- Task statement: Restate every entry word for word.

** begin Source records **

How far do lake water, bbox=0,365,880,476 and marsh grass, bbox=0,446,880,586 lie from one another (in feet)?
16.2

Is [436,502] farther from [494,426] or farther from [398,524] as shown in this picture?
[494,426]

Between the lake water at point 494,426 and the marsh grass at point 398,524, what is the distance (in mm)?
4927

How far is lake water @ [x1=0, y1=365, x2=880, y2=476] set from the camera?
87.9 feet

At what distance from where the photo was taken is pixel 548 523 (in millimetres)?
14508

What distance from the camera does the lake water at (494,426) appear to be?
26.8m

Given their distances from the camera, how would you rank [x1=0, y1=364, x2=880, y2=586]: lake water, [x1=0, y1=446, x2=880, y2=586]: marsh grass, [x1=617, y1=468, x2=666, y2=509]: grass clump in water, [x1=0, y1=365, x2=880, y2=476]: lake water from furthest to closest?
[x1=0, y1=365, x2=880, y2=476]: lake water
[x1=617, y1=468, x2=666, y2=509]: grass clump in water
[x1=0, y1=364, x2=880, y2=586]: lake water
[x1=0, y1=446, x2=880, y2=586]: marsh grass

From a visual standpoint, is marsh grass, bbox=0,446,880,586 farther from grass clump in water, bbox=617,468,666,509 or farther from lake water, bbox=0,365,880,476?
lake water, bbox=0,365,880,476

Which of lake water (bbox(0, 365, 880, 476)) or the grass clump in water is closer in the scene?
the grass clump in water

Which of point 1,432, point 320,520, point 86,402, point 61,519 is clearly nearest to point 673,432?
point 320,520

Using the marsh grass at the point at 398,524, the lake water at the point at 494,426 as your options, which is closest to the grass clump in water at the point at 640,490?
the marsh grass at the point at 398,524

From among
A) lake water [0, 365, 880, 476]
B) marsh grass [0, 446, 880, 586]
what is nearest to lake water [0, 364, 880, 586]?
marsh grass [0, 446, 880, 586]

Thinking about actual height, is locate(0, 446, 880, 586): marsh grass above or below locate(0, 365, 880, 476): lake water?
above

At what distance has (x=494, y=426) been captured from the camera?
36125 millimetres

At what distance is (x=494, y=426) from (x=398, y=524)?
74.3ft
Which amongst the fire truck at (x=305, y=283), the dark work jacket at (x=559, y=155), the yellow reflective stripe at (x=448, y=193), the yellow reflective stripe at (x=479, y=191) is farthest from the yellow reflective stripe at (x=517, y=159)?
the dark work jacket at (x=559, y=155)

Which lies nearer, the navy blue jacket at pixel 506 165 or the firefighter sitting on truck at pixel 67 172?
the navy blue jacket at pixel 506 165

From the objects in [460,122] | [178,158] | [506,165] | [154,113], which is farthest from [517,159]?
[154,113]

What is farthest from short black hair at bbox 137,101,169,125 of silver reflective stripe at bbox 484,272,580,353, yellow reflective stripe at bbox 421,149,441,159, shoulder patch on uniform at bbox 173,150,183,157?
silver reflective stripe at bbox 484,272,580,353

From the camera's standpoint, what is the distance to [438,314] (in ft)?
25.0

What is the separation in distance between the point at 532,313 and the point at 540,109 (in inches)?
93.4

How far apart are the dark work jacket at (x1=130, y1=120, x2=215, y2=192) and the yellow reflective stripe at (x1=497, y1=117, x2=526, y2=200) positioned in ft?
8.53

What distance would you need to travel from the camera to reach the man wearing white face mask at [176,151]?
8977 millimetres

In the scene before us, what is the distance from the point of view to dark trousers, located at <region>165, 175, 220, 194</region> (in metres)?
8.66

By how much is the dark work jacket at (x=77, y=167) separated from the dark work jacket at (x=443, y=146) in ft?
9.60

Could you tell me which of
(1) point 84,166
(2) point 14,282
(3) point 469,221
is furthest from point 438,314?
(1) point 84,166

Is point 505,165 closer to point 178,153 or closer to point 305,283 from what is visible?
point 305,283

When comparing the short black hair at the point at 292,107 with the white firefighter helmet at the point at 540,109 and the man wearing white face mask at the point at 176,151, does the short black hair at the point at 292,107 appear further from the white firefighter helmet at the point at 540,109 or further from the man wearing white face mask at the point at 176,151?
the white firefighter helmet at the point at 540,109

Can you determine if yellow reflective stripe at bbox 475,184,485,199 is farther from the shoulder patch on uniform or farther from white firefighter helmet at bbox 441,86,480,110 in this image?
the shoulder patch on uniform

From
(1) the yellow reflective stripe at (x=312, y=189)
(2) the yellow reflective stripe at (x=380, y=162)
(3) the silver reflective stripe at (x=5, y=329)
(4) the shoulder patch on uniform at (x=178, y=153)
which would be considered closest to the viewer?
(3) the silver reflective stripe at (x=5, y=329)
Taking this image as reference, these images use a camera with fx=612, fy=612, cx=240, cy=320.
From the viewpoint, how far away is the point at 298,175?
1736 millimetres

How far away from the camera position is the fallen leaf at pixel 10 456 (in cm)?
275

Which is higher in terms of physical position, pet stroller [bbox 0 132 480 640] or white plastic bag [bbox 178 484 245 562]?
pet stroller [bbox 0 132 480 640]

** end Source records **

- Output below:
How far do lake water, bbox=0,365,880,476 and marsh grass, bbox=0,446,880,586 lie from one another (in feet)?
16.2

Is [436,502] farther from [494,426] or farther from [398,524] as shown in this picture?
[494,426]

Between the lake water at point 494,426 and the marsh grass at point 398,524, what is the distance (in mm)?
4927

How far is lake water @ [x1=0, y1=365, x2=880, y2=476] set from the camera?
87.9 feet

At what distance from where the photo was taken is pixel 548 523 (in millimetres)?
14508

What distance from the camera does the lake water at (494,426) appear to be?
26.8m

Given their distances from the camera, how would you rank [x1=0, y1=364, x2=880, y2=586]: lake water, [x1=0, y1=446, x2=880, y2=586]: marsh grass, [x1=617, y1=468, x2=666, y2=509]: grass clump in water, [x1=0, y1=365, x2=880, y2=476]: lake water from furthest to closest?
[x1=0, y1=365, x2=880, y2=476]: lake water
[x1=617, y1=468, x2=666, y2=509]: grass clump in water
[x1=0, y1=364, x2=880, y2=586]: lake water
[x1=0, y1=446, x2=880, y2=586]: marsh grass

From a visual standpoint, is marsh grass, bbox=0,446,880,586 farther from grass clump in water, bbox=617,468,666,509 or farther from lake water, bbox=0,365,880,476?
lake water, bbox=0,365,880,476

Which of lake water (bbox(0, 365, 880, 476)) or the grass clump in water is closer in the scene?
the grass clump in water

Which of point 1,432, point 320,520, point 86,402, point 61,519 is clearly nearest to point 673,432?
point 320,520

Using the marsh grass at the point at 398,524, the lake water at the point at 494,426 as your options, which is closest to the grass clump in water at the point at 640,490?
the marsh grass at the point at 398,524

From among
A) lake water [0, 365, 880, 476]
B) marsh grass [0, 446, 880, 586]
what is nearest to lake water [0, 364, 880, 586]?
marsh grass [0, 446, 880, 586]

Thinking about actual height, is locate(0, 446, 880, 586): marsh grass above or below locate(0, 365, 880, 476): lake water?
above

At what distance has (x=494, y=426) been captured from the camera?
36125 millimetres

At what distance is (x=494, y=426) from (x=398, y=524)?
74.3ft
Which amongst the fire truck at (x=305, y=283), the dark work jacket at (x=559, y=155), the yellow reflective stripe at (x=448, y=193), the yellow reflective stripe at (x=479, y=191) is farthest from the yellow reflective stripe at (x=517, y=159)?
the dark work jacket at (x=559, y=155)

Which lies nearer, the navy blue jacket at pixel 506 165 or the firefighter sitting on truck at pixel 67 172?
the navy blue jacket at pixel 506 165

From the objects in [460,122] | [178,158] | [506,165] | [154,113], which is farthest from [517,159]?
[154,113]

What is farthest from short black hair at bbox 137,101,169,125 of silver reflective stripe at bbox 484,272,580,353, yellow reflective stripe at bbox 421,149,441,159, shoulder patch on uniform at bbox 173,150,183,157?
silver reflective stripe at bbox 484,272,580,353

From the camera's standpoint, what is the distance to [438,314] (in ft)?
25.0

What is the separation in distance between the point at 532,313 and the point at 540,109 (in inches)?
93.4

How far apart are the dark work jacket at (x1=130, y1=120, x2=215, y2=192) and the yellow reflective stripe at (x1=497, y1=117, x2=526, y2=200) positioned in ft?
8.53

What distance would you need to travel from the camera to reach the man wearing white face mask at [176,151]?
8977 millimetres

In the scene before us, what is the distance from the point of view to dark trousers, located at <region>165, 175, 220, 194</region> (in metres)?
8.66

By how much is the dark work jacket at (x=77, y=167) separated from the dark work jacket at (x=443, y=146) in ft?
9.60

Could you tell me which of
(1) point 84,166
(2) point 14,282
(3) point 469,221
is furthest from point 438,314?
(1) point 84,166

Is point 505,165 closer to point 178,153 or closer to point 305,283 from what is visible?
point 305,283

When comparing the short black hair at the point at 292,107 with the white firefighter helmet at the point at 540,109 and the man wearing white face mask at the point at 176,151, does the short black hair at the point at 292,107 appear further from the white firefighter helmet at the point at 540,109 or further from the man wearing white face mask at the point at 176,151?
the white firefighter helmet at the point at 540,109

Can you determine if yellow reflective stripe at bbox 475,184,485,199 is farther from the shoulder patch on uniform or farther from white firefighter helmet at bbox 441,86,480,110 in this image?
the shoulder patch on uniform

From
(1) the yellow reflective stripe at (x=312, y=189)
(2) the yellow reflective stripe at (x=380, y=162)
(3) the silver reflective stripe at (x=5, y=329)
(4) the shoulder patch on uniform at (x=178, y=153)
which would be considered closest to the viewer?
(3) the silver reflective stripe at (x=5, y=329)
Taking this image as reference, these images use a camera with fx=612, fy=612, cx=240, cy=320.
From the viewpoint, how far away is the point at 298,175?
1736 millimetres

How far away from the camera position is the fallen leaf at pixel 10 456 (in cm)?
275

Which is higher in terms of physical position, pet stroller [bbox 0 132 480 640] or white plastic bag [bbox 178 484 245 562]?
pet stroller [bbox 0 132 480 640]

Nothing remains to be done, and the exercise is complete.